▶ **Passage given**
That Clutter in Your Home Used to be Money

The useless clutter around your house used to be money. When I see clutter, I wish I still had the money instead of the stuff.Useless clutter around the house irritates me every day. Not because it’s in the way, but because when I see unused stuff around the house, I see things that used to be money.

And I wish I had the money, not the item.

Most items aren’t worth money anymore. Even if they are, they probably aren’t worth the time needed to convert them back to cash via Craig’s List or Next Door.

When I see useless clutter in my house, I see a missed opportunity to save and invest — wasted money.

These things are a constant reminder to make better purchase decisions every day.

What to do About All that Stuff?

At one stage of my life, I lived out of a 40-pound backpack for 14 months. I’ve never felt freer than when I roamed the world with all my possessions on my back.

Since then, I’ve accumulated quite a few things. Most notably, four family members. And they collect things.

Admittedly, I don’t prioritize much of my time for eliminating household clutter. I’d rather spend it with my wife and kids and on my side businesses.

When I do, I’m not shy about donating or tossing stuff in the garbage.

Material objects become a lifelong burden. Once you own an object, it owns you until you release it from your life.

The more you own, the more it weighs you down.

Some items come with an emotional attachment. It’s hard to let go, but minimalism teaches us that letting go is what frees us.

I’m still trying to put that into full effect, but it’s tough with young kids who place so much value and emotional attachment to toys.

I don’t intend to be an extreme minimalist — just sensible.

Depreciation Worse than Cars

New cars depreciate a few thousand dollars the moment you drive them off the lot. That doesn’t prevent me from buying brand new cars. I tend to keep them for ten years, and it balances out.

▶ **Supplied information**
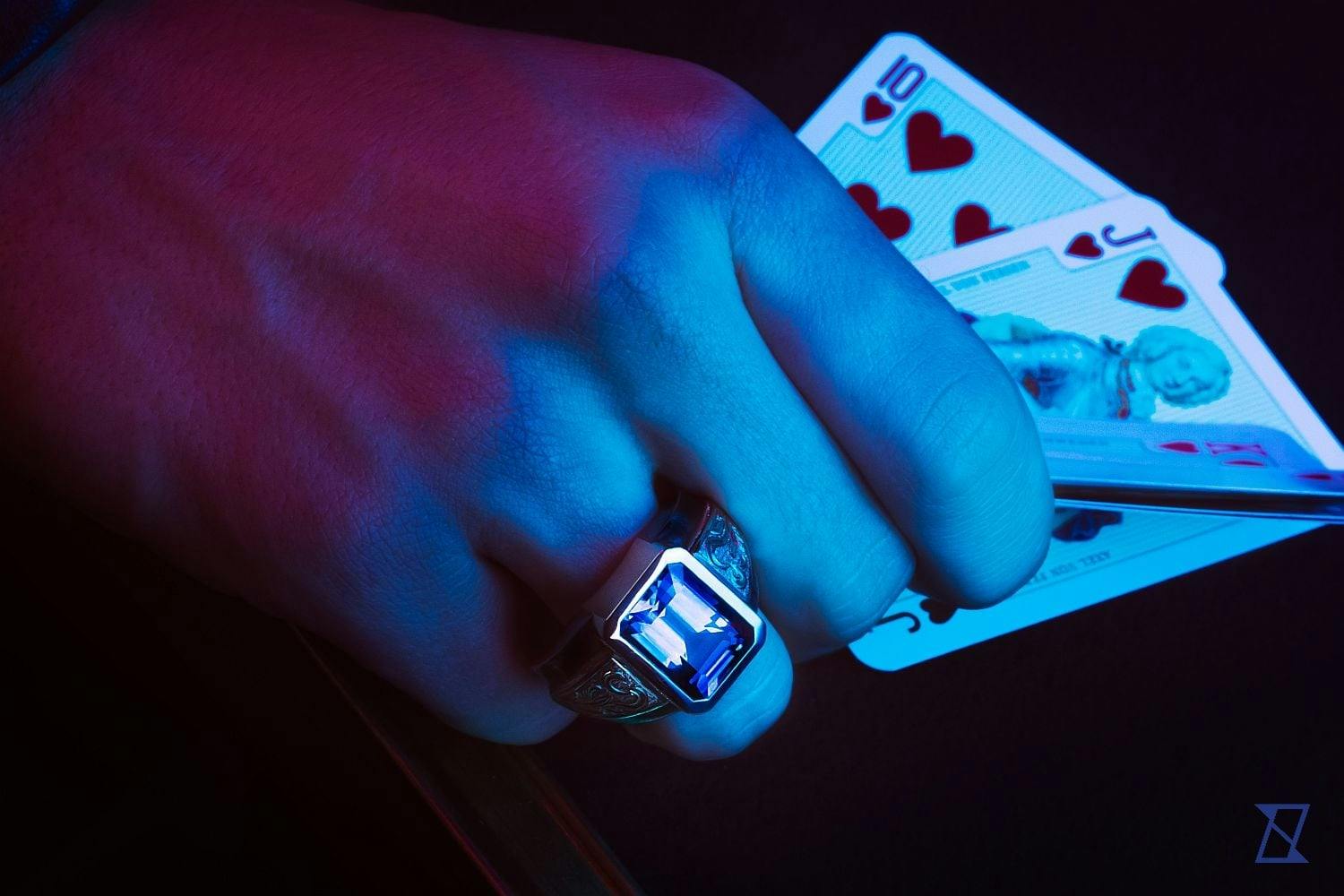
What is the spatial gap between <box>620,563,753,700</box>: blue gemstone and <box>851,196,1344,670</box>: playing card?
424 millimetres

▶ **What is asked**
A. Translate into Spanish this sentence from the post on household clutter: "Once you own an object, it owns you until you release it from your life."
B. Shorten the paragraph of the post on household clutter that begins "At one stage of my life," keeping its main facts.
C. Answer these questions from the post on household clutter.
(i) Which two services does it name for converting items back to cash?
(ii) How many family members has the writer accumulated?
(iii) How long does the writer tend to keep new cars?

▶ **Expected outputs**
A. Una vez que posees un objeto, este te posee hasta que lo liberas de tu vida.

B. For 14 months I lived out of a 40-pound backpack, and roaming the world with all my possessions on my back made me feel freer than ever.

C.
(i) Craig's List and Next Door
(ii) Four
(iii) Ten years